The Astari turned to face her; his face twisted a moment in frustration and then eased into a remote neutrality which fooled no one. “As you say, Majesty.” He stepped aside to give Jewel room to move, and then turned lightly on one foot. “But, Terafin, you understand your responsibility in this matter. If this young girl’s information were openly known—”
“Then what?” The Terafin’s voice was, measure for measure, as clipped and icy as his. “I have heard nothing today that indicates—to me—that you have any idea whatever of what will happen. If history—that remote and sullied record of events past—is to be trusted, these Sleepers have existed as they are now for eternity; they have not once woken, they have not once been disturbed. And there have been wars, and worse, that have played themselves out above them and around them since the dawn of time. Vexusa fell around their ears—and such a fall as that city faced woke the very dead.
“Therefore, unless your purpose is to intimidate a young girl, I believe your interview here is at end. Is that clear?”
“Terafin.” It was Queen Marieyan. “Lord of the Compact. Our grievance is not, and must not, be with each other. Terafin, you must forgive the Lord of the Compact; his purpose is the protection of the Crowns, and he is zealous in his pursuit.”
“And arrogant. And ruthless.”
“It seems to me,” the Exalted of Cormaris said quietly, appearing from the far end of the hall without warning, “that history, both ancient and recent, plays its hand. Terafin. Lord of the Compact. You do not serve
your best interests, or ours, by this. Cease.”
The Terafin bowed at once, low and proper in her respect; the Astari grudgingly gave way as well, but with an obvious lack of grace.
“Who knows now matters not; more will know than we could possibly deal with before this matter is closed. This does not grant dispensation for any further spread of this tale by anyone in this room—or in House Terafin.” He turned to Jewel, the full weight of his ceremonial robes trailing across the ground. Aside from the warrior-priests, he had no attendants—and the warrior-priests did not lift or carry a train, even if it be the Exalted’s. “Young one, we believe your story, although we wish it otherwise.” He turned to the Exalted of Reymaris. “Son of Reymaris?”
“I concur,” was the short reply.
“Daughter of the Mother?”
“I also concur.” But her full lips were turned down at the corners, her eyes narrowed. She turned to the Kings, who had remained silent throughout. “Your Majesties,” she said, bowing low. “I speak for the triumvirate.”
“As is your right,” King Reymalyn said.
His voice was a shock. It was low and deep and musical; it filled the hall as if it were a shout, yet it was soft in tone—almost gentle.
“What would you have of us?”
“If there were another way, we would ask nothing,” the Reymaris-born King replied. “But it seems to us that the Crypt of the Sleepers must be disturbed if Allasakar is not to walk again. We would ask that you open the Sanctum to our forces.”

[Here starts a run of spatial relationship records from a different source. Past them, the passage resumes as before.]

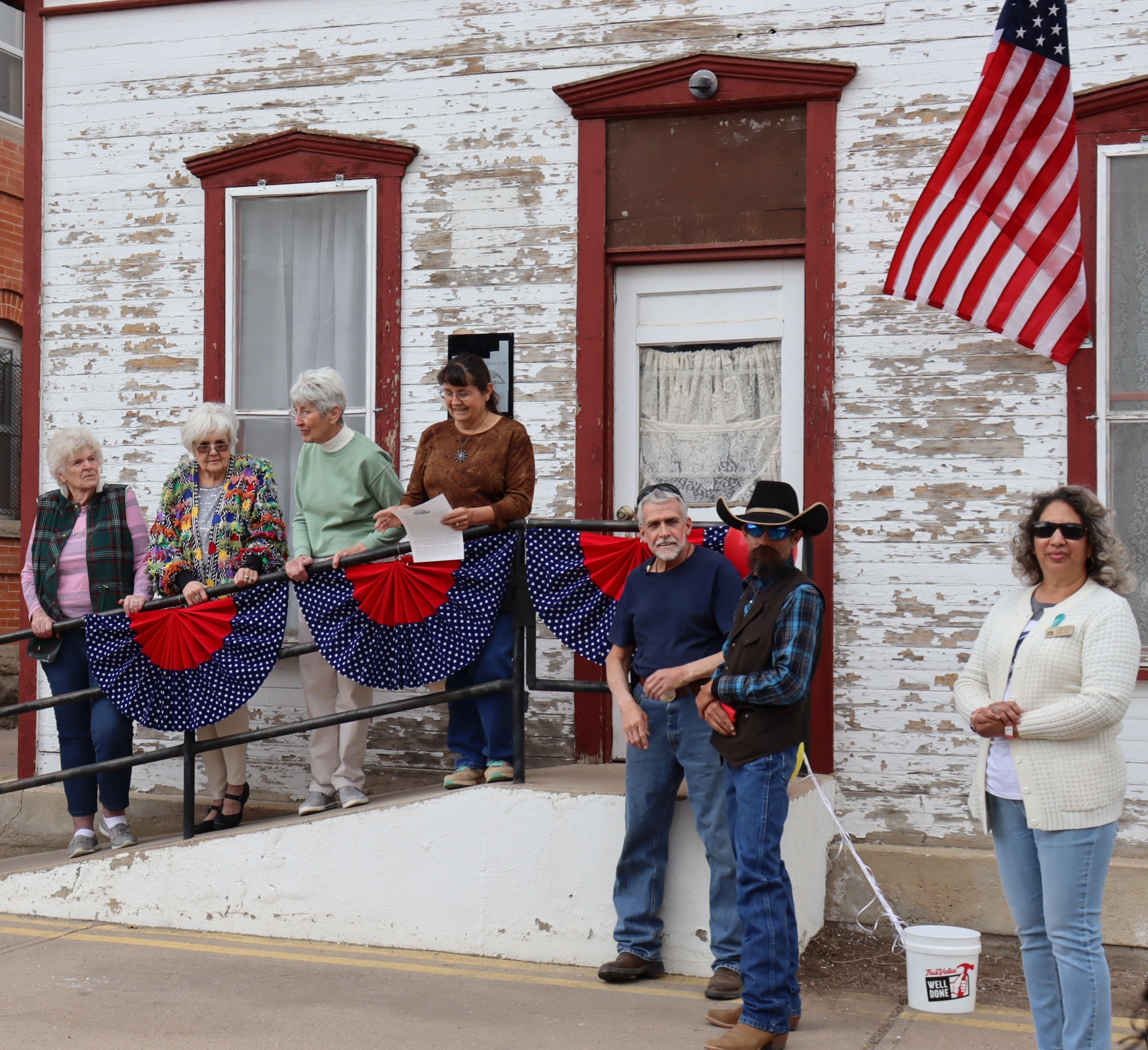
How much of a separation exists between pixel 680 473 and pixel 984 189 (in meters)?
2.00

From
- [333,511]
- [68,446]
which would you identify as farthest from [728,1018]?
[68,446]

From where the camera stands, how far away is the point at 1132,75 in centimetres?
617

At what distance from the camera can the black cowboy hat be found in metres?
4.48

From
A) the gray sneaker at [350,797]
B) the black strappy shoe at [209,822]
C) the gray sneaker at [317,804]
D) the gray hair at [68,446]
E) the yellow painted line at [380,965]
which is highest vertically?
the gray hair at [68,446]

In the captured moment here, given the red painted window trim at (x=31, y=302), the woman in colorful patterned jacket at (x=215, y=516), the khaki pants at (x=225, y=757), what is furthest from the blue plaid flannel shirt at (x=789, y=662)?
the red painted window trim at (x=31, y=302)

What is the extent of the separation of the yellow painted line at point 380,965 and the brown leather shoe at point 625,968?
36mm

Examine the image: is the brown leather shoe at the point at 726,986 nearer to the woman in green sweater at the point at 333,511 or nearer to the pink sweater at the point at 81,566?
the woman in green sweater at the point at 333,511

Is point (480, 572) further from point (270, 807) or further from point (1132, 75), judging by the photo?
point (1132, 75)

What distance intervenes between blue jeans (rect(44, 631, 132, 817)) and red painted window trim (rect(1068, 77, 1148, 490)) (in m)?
4.55

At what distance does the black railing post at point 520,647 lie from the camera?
5652mm

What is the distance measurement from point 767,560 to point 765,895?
3.59ft

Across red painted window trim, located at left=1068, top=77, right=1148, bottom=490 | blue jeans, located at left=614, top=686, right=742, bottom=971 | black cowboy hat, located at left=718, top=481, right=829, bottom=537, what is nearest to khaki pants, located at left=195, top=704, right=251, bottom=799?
blue jeans, located at left=614, top=686, right=742, bottom=971

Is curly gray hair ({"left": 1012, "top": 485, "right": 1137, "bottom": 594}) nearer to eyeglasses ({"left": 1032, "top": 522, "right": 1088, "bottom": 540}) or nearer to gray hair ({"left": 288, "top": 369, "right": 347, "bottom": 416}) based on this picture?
eyeglasses ({"left": 1032, "top": 522, "right": 1088, "bottom": 540})

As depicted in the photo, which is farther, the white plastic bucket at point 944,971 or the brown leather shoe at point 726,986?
the brown leather shoe at point 726,986
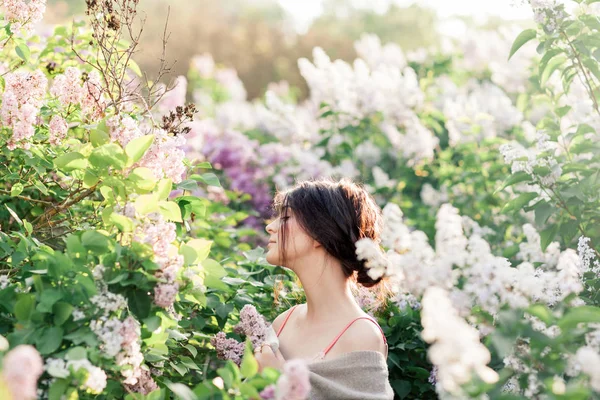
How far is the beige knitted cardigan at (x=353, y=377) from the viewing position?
7.28ft

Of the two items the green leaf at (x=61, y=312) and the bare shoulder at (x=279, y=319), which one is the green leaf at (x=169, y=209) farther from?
the bare shoulder at (x=279, y=319)

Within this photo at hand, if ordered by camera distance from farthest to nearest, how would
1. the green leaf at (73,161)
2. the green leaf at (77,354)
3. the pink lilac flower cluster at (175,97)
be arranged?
the pink lilac flower cluster at (175,97), the green leaf at (73,161), the green leaf at (77,354)

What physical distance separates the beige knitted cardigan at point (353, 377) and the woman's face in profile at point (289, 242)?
0.37 m

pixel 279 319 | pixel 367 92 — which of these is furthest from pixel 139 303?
pixel 367 92

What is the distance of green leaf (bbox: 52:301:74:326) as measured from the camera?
68.8 inches

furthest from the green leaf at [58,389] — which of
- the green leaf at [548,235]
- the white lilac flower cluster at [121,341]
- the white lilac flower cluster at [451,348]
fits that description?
the green leaf at [548,235]

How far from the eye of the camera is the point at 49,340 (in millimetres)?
1727

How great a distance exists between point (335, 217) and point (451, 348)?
120 centimetres

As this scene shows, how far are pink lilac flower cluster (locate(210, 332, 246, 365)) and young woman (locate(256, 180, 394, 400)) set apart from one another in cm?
8

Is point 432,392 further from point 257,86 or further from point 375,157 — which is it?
point 257,86

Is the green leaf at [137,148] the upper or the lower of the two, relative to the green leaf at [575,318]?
upper

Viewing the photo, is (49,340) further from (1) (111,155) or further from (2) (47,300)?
(1) (111,155)

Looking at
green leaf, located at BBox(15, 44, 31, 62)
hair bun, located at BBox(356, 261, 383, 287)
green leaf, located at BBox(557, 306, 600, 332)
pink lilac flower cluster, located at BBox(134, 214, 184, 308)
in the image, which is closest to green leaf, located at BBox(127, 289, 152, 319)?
pink lilac flower cluster, located at BBox(134, 214, 184, 308)

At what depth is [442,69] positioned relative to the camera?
21.9ft
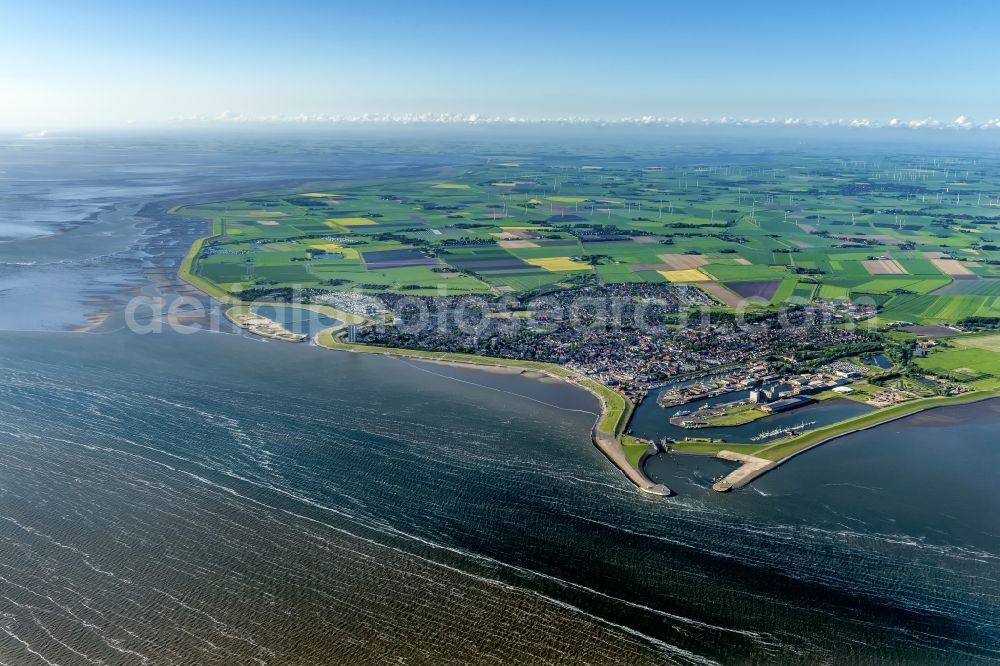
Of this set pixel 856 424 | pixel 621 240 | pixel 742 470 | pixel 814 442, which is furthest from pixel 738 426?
pixel 621 240

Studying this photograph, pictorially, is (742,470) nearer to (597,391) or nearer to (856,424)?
(856,424)

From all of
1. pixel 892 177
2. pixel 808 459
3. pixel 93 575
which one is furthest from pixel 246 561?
pixel 892 177

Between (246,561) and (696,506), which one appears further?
(696,506)

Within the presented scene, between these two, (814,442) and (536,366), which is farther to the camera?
(536,366)

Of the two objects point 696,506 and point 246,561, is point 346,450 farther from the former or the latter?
point 696,506

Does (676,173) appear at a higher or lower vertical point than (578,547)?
higher

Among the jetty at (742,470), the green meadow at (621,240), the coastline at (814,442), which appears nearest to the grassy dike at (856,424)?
the coastline at (814,442)

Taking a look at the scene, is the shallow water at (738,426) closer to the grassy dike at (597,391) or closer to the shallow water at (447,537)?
the grassy dike at (597,391)

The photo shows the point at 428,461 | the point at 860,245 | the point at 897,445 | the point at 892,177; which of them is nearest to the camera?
the point at 428,461

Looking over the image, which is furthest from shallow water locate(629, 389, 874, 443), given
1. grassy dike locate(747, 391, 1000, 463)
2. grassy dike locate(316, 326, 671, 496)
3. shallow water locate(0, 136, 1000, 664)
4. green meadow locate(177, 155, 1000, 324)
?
green meadow locate(177, 155, 1000, 324)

She lowered her head a moment. “It will not be an easy task, and the triumvirate alone cannot accomplish it; we must bespeak the Church of Cartanis and the Church of Mandaros, and their leaders must be in agreement.” She paused. “There are reasons why the very ground would deny a making or an unmaking, such as our enemies have done, that did not have the keys of the Gods behind it.” She paused. “All keys.”
“Let it be done,” the King replied.
“As you command.”
• • •
Devon was stiff and weary. “You took a risk,” he said, as he sank back into the wide, high-backed chair in his office.